It's funny when an article which aligns itself with "more experienced industry observers" reads like it was written by a kid not yet out of college. The gratuitous digs at anyone who uses software he doesn't like (Opera, Mac OS, Linux), the sophomoric insults at anyone who thinks differently from him ("you probably suffer from learning difficulties", you have "a crystal meth habit", you're a "fanboy"), the poor understanding of where Linux is at, the fact that the only hardware and OS experience he quotes is about his personal machines... son, let us know when your balls have dropped, we might take you more seriously then. Or, if you really are an "experienced industry observer", try to write like one.
Here's what he has to say about Linux:
Linux fans should be very worried indeed. For years, Linux has been a hobbyists OS with an infinite variety of things to tweak and play around with to avoid doing any real work. Google has the marketing nous and clout to make Linux succeed, even if it's only as the platform on which the Chrome browser sits. What this will mean is there will soon be only one version of Linux and it will carry a Google logo. Linux fanboys will have to take up trainspotting or butterfly collecting to fill their leisure hours.

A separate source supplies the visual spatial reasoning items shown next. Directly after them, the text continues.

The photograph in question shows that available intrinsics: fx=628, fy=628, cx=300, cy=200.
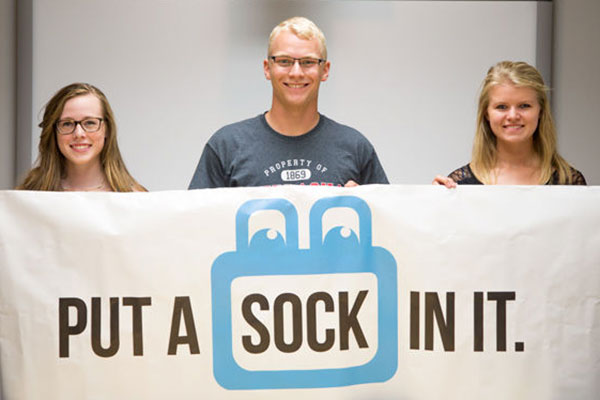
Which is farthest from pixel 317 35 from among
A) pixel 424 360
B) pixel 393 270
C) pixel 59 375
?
pixel 59 375

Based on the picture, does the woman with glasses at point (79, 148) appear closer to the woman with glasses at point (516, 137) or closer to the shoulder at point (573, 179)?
the woman with glasses at point (516, 137)

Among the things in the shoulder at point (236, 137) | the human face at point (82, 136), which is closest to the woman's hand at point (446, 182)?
the shoulder at point (236, 137)

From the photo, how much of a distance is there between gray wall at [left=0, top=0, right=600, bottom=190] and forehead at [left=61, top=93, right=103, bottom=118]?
119cm

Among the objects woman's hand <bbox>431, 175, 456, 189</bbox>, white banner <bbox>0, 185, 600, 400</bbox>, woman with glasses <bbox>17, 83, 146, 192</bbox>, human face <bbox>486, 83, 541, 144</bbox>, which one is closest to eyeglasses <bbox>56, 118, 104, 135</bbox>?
woman with glasses <bbox>17, 83, 146, 192</bbox>

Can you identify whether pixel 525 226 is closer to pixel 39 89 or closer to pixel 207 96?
pixel 207 96

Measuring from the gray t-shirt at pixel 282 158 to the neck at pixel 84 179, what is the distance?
0.31 metres

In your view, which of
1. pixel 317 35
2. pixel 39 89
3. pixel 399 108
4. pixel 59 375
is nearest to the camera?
pixel 59 375

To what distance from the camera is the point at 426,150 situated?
139 inches

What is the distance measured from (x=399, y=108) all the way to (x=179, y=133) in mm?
1218

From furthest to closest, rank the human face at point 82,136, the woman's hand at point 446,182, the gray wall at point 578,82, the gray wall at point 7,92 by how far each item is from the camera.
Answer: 1. the gray wall at point 578,82
2. the gray wall at point 7,92
3. the human face at point 82,136
4. the woman's hand at point 446,182

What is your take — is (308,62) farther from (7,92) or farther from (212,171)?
(7,92)

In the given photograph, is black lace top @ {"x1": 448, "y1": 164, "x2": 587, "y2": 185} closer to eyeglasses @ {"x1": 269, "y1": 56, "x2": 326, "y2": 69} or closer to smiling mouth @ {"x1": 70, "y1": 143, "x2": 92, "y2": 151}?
eyeglasses @ {"x1": 269, "y1": 56, "x2": 326, "y2": 69}

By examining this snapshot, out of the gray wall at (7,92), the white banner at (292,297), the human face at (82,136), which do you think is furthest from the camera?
the gray wall at (7,92)

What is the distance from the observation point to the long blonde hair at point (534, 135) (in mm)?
2189
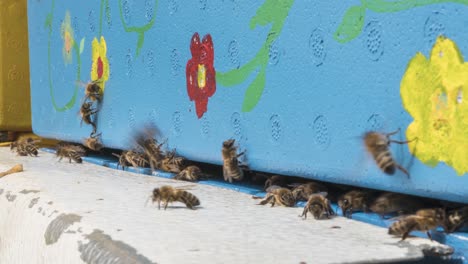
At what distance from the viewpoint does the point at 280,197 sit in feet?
8.12

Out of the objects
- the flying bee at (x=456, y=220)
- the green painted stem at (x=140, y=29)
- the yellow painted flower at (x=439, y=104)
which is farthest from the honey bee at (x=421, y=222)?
the green painted stem at (x=140, y=29)

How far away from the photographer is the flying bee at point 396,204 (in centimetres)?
Result: 208

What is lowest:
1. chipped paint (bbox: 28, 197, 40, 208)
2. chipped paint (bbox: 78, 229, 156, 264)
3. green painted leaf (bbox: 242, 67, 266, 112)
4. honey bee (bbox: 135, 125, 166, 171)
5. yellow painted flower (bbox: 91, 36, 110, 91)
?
chipped paint (bbox: 78, 229, 156, 264)

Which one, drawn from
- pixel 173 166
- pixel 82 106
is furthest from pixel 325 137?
pixel 82 106

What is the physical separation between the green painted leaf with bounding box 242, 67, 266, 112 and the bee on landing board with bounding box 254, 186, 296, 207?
14.5 inches

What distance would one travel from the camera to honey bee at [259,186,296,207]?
97.0 inches

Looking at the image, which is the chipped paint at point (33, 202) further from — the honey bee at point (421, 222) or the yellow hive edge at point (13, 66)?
the yellow hive edge at point (13, 66)

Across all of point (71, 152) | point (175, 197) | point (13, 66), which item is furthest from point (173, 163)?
point (13, 66)

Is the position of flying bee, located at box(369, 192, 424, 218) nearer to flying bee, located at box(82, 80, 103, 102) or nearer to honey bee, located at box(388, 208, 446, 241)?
honey bee, located at box(388, 208, 446, 241)

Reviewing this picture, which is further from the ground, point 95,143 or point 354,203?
point 95,143

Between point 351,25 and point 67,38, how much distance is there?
273 cm

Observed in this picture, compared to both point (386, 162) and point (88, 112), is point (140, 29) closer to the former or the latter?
point (88, 112)

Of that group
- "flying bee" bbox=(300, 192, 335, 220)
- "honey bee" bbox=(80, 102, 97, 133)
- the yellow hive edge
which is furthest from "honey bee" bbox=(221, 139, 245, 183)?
the yellow hive edge

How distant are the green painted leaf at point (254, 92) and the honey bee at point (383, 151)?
662 millimetres
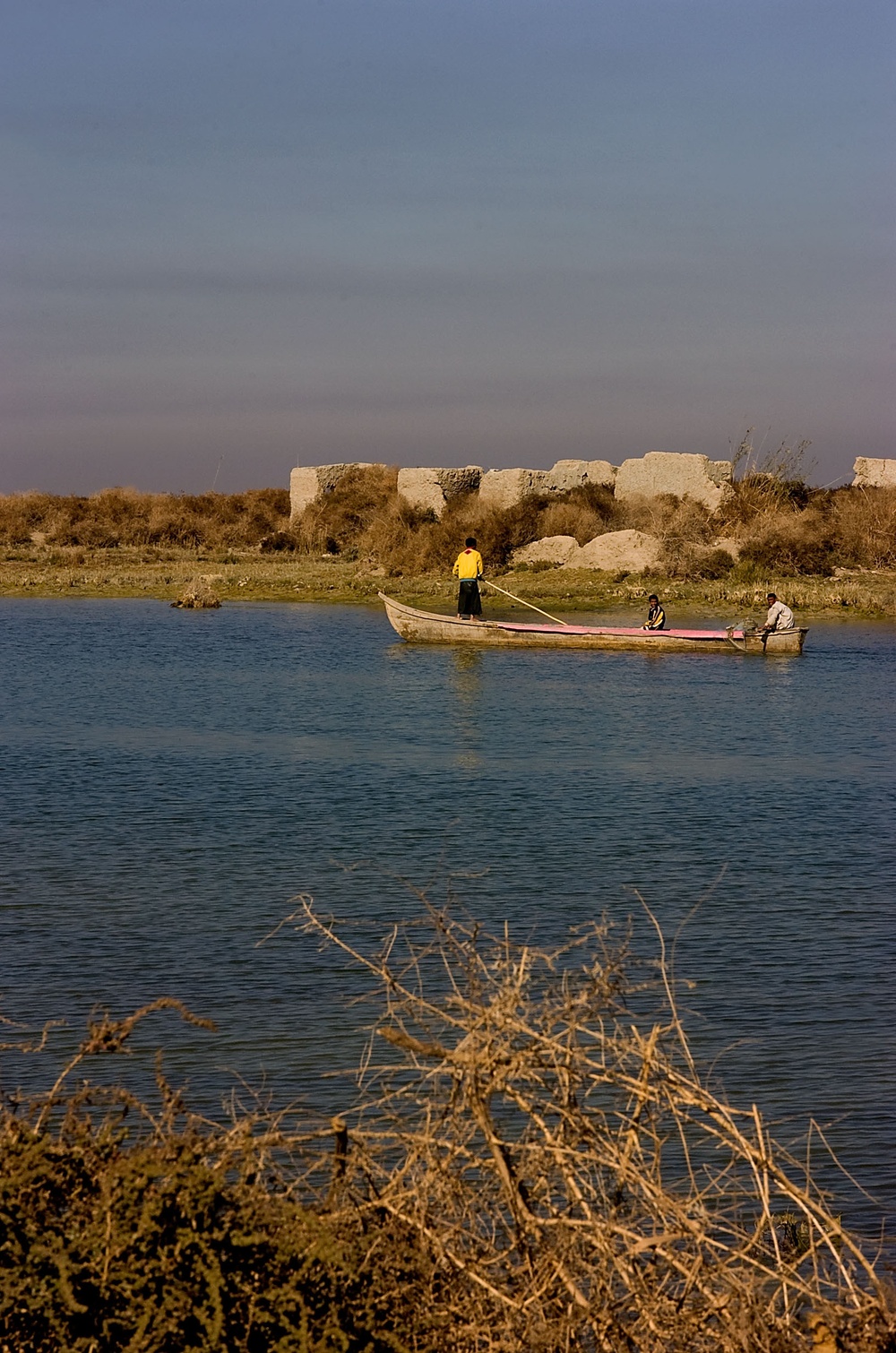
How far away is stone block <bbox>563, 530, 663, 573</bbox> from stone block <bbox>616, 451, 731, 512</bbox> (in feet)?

Now, I'm not a fanboy about any software: I'm far too old for that. Linux, Mac OS, Windows: they're just tools, each with its strengths and weaknesses, and not worth making part of your personal identity. But a large part of my job is (co)administering a growing number of Linux servers (currently approaching 100), so his characterisation of Linux as a "hobbyist" platform for "playing around" with, still awaiting something to help it "succeed", is laughable. I assume he's played around with it on the desktop himself, found it wanting, and completely ignored the server space, where its been a considerable success for years already. The above paragraph is the sort of thing you saw a lot of in the 1990s, but the world has moved on.
It's not that everything he writes is wrong. I'm skeptical about netbooks, browser-based applications, and the benevolence of Google, but once you eliminate the misplaced snark from the article, there's really not much left.